*Your task*
Extend the mailing-list thread below about putting only e820 RAM entries in the x86 resource tree, picking up right after its final quoted line.

*Selected excerpt*

▬▬▬▬▬▬

Yinghai Lu <[email protected]> writes:

> may need user to have new kexec tools that could create e820 table
> from /sys/firmware/memmap instead of /proc/iomem for second kernel

Nacked-by: "Eric W. Biederman" <[email protected]>

/proc/iomem is mostly about io resources which you have just removed.
It is totally the wrong thing to only register RAM resource!

The use by kexec was and is just taking advantage of something that
already existed.

Eric

> Signed-off-by: Yinghai Lu <[email protected]>
> Cc: Bernhard Walle <[email protected]>
> Cc: Vivek Goyal <[email protected]>
> Cc: "Eric W. Biederman" <[email protected]>
>
> Index: linux-2.6/arch/x86/kernel/e820.c
> ===================================================================
> --- linux-2.6.orig/arch/x86/kernel/e820.c
> +++ linux-2.6/arch/x86/kernel/e820.c
> @@ -1279,6 +1279,10 @@ void __init e820_reserve_resources(void)
>
> res = alloc_bootmem_low(sizeof(struct resource) * e820.nr_map);
> for (i = 0; i < e820.nr_map; i++) {
> + if (e820.map[i].type != E820_RAM) {
> + res++;
> + continue;
> + }
> end = e820.map[i].addr + e820.map[i].size - 1;
> #ifndef CONFIG_RESOURCES_64BIT
> if (end > 0x100000000ULL) {

2008-08-25 03:43:18

by Yinghai Lu

[permalink] [raw]
Subject: Re: [PATCH] x86: only put e820 ram entries in resource tree

On Sun, Aug 24, 2008 at 7:52 PM, Eric W. Biederman
<[email protected]> wrote:
> Yinghai Lu <[email protected]> writes:
>
>> may need user to have new kexec tools that could create e820 table
>> from /sys/firmware/memmap instead of /proc/iomem for second kernel
>
> Nacked-by: "Eric W. Biederman" <[email protected]>
>
> /proc/iomem is mostly about io resources which you have just removed.

▬▬▬▬▬▬

*Raw data*
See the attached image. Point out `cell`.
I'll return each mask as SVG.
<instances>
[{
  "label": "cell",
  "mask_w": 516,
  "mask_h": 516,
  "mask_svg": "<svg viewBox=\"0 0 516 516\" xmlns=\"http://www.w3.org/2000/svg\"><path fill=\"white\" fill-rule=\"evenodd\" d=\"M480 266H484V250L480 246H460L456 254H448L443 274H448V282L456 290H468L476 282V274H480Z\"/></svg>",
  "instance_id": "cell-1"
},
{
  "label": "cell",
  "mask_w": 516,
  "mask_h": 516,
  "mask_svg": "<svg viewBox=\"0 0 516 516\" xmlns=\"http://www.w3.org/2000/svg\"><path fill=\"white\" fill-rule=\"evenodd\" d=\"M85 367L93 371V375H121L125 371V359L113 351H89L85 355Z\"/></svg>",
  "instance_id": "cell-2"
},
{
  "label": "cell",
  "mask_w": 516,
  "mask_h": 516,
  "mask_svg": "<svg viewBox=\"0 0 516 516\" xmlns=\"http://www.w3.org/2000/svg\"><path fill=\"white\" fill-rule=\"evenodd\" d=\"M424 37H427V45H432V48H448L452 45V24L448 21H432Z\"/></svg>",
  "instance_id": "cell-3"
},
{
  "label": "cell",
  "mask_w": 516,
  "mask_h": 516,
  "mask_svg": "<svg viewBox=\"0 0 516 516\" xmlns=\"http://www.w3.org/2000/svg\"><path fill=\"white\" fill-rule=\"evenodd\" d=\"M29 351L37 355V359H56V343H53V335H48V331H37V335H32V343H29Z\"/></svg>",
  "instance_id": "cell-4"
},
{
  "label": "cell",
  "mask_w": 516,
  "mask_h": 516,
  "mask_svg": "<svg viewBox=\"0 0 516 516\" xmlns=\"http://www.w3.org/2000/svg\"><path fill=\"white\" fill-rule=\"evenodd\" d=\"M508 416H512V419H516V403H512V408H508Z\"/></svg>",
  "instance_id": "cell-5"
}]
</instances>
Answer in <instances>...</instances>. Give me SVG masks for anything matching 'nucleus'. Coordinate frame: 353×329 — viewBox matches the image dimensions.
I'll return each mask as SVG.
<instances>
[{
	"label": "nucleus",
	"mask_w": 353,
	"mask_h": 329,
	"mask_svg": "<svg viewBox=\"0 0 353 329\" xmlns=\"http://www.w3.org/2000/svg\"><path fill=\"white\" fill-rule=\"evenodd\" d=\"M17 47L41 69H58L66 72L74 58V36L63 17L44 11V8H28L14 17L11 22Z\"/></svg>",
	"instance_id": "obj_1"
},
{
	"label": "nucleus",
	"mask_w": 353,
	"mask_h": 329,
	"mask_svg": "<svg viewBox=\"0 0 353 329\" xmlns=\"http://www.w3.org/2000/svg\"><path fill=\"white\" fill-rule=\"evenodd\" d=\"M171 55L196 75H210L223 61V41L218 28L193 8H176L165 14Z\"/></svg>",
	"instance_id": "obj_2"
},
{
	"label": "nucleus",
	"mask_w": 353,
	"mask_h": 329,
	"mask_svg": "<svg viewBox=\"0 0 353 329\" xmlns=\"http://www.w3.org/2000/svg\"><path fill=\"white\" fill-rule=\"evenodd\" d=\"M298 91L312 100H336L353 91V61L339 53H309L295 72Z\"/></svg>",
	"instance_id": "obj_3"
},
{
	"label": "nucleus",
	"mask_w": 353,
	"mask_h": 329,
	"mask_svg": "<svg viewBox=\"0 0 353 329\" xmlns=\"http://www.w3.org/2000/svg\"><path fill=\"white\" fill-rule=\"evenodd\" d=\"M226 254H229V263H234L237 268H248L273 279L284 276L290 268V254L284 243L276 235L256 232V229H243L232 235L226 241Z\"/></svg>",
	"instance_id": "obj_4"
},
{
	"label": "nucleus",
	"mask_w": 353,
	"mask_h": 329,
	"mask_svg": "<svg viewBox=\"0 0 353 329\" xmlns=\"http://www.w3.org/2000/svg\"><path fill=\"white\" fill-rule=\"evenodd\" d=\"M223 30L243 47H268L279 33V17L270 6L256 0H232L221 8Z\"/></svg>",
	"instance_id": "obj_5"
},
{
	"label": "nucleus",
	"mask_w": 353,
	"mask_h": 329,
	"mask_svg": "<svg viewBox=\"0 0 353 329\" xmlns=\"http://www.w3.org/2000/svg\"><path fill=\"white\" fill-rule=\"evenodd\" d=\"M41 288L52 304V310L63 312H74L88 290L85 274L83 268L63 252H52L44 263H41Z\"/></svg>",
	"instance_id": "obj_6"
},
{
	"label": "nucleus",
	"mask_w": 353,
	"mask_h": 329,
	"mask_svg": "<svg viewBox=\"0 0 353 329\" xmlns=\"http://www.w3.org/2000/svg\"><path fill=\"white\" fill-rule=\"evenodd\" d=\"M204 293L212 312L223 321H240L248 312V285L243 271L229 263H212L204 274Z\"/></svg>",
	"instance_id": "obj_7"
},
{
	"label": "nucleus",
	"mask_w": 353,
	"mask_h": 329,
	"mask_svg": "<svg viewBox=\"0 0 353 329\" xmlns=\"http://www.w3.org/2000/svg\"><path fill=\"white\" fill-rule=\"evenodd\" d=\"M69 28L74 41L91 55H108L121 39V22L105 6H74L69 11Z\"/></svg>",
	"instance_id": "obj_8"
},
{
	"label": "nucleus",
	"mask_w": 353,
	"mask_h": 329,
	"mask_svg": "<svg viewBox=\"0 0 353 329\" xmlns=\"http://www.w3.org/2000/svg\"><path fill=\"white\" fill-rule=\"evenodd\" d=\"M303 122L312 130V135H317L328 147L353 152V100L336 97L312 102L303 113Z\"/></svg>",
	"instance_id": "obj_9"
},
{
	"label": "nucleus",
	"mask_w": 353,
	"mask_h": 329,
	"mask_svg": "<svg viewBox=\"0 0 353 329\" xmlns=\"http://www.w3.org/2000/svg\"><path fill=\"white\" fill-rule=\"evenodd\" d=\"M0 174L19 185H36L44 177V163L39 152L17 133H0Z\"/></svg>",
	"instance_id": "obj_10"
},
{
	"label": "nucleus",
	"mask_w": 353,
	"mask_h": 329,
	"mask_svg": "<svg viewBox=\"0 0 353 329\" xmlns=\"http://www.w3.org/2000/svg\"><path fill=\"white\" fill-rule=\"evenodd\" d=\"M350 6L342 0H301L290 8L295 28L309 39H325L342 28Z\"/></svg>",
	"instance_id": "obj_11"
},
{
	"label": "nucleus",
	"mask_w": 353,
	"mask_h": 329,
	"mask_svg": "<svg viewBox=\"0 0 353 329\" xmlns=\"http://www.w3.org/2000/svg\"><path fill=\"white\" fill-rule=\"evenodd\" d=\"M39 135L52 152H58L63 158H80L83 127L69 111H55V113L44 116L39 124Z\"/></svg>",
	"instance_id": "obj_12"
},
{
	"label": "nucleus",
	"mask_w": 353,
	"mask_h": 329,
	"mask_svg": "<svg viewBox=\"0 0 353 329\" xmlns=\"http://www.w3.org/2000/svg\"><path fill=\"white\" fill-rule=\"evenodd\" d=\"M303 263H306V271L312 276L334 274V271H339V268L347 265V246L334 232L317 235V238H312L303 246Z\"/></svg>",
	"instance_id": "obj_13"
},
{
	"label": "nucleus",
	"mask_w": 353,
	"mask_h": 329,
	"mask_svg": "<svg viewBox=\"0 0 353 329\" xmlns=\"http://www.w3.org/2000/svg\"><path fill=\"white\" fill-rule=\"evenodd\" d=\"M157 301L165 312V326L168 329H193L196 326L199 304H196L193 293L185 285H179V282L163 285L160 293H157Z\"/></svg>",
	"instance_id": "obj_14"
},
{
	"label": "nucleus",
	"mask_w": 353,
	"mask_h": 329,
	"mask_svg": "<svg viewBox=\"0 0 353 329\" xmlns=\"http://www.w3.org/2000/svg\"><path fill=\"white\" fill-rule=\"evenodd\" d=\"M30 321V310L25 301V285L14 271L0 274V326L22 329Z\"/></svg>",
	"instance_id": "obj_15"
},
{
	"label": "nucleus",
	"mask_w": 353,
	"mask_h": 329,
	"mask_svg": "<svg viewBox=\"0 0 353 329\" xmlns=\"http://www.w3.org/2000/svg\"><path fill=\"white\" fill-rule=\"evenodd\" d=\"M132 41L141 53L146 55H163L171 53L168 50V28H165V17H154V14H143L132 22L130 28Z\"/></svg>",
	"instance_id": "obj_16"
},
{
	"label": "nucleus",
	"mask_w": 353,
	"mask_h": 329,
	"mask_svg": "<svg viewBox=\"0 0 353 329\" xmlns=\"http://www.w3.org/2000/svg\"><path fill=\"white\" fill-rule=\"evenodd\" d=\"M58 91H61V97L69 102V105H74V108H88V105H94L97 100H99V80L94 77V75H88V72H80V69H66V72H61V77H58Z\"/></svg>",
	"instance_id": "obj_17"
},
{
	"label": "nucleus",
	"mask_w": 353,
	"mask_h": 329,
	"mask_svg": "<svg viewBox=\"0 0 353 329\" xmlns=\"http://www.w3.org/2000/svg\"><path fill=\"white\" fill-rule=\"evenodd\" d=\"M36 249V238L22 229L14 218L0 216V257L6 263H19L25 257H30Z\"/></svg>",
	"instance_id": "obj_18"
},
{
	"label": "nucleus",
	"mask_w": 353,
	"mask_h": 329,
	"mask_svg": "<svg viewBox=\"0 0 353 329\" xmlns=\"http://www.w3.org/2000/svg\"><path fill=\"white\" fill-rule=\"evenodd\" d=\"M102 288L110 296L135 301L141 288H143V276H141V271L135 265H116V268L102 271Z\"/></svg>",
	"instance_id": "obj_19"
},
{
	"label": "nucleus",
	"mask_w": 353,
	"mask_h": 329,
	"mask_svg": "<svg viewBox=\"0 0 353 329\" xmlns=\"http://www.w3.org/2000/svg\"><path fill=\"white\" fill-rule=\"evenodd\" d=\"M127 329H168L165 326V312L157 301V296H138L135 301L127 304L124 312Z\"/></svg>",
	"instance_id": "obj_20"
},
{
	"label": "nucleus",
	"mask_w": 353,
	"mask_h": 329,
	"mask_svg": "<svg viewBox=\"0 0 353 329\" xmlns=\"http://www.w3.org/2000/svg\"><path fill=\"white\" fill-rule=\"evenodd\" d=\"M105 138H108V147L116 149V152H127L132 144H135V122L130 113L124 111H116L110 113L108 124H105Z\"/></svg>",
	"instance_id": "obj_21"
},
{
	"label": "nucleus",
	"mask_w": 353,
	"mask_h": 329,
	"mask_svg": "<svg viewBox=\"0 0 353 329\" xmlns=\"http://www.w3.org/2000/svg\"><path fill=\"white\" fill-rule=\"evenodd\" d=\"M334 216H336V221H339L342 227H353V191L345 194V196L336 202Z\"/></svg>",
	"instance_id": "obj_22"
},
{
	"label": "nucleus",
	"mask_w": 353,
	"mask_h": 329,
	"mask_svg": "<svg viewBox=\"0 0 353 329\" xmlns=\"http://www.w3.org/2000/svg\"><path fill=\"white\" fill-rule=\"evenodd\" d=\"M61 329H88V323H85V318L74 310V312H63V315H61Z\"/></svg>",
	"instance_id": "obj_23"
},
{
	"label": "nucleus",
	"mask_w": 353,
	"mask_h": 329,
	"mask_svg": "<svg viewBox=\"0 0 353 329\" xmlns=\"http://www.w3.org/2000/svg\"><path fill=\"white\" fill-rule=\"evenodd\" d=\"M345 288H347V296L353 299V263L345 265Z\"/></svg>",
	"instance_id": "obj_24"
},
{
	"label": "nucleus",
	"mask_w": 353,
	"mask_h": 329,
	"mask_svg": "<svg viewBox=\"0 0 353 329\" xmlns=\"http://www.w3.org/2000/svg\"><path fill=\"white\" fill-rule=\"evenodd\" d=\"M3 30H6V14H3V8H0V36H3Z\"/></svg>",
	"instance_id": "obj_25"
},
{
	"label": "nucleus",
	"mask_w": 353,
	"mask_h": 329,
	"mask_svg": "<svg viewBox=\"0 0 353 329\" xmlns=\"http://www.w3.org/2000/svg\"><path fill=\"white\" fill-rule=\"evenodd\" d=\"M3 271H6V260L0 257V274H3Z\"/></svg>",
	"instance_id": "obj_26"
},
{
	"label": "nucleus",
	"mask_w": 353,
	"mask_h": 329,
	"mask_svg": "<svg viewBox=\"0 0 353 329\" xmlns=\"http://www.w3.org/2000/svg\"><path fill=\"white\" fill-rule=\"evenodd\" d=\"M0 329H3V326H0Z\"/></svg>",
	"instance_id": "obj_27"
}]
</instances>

▬▬▬▬▬▬

*Reply*
> It is totally the wrong thing to only register RAM resource!
>
> The use by kexec was and is just taking advantage of something that
> already existed.

story:
before 2.6.26, kernel will insert_resource with lapic addr into resource tree.
and then use request_resource to add entries with all entries in e820 tables.
so one entry is overlapped with lapic address is never added to resource tree.

from 2.6.26, we use have e820 insert_resource for it's entries to
resource tree at first. and later use
insert_resource for lapic address. so all entries from e820 is showing
up on resource tree.

problem: some devices that on bus0, has resource with BAR,, and those
address is falling into reserved area in e820.
when pcibios_allocate_bus_resources check those resource, it found
request_resource(pr, res) will fail. at this point pr is
resource of parent bus of those device. ant it is iomem_resource. then
those device will updated resource by OS allocations.
that should be ok, but some chipset put HPET in one BAR1, that changes
will make hpet addr is not consistent anymore.
the system will hang...

solutions will be:
1. use quirks to protect the hpet in BAR

[PATCH] x86: protect hpet in BAR for one ATI chipset v3

so avoid kernel don't allocate nre resource for it because it can not
allocate the old
address from BIOS.

the same way like some IO APIC address in BAR handling

Signed-off-by: Yinghai Lu <[email protected]>

---
drivers/pci/quirks.c | 16 ++++++++++++++++
1 file changed, 16 insertions(+)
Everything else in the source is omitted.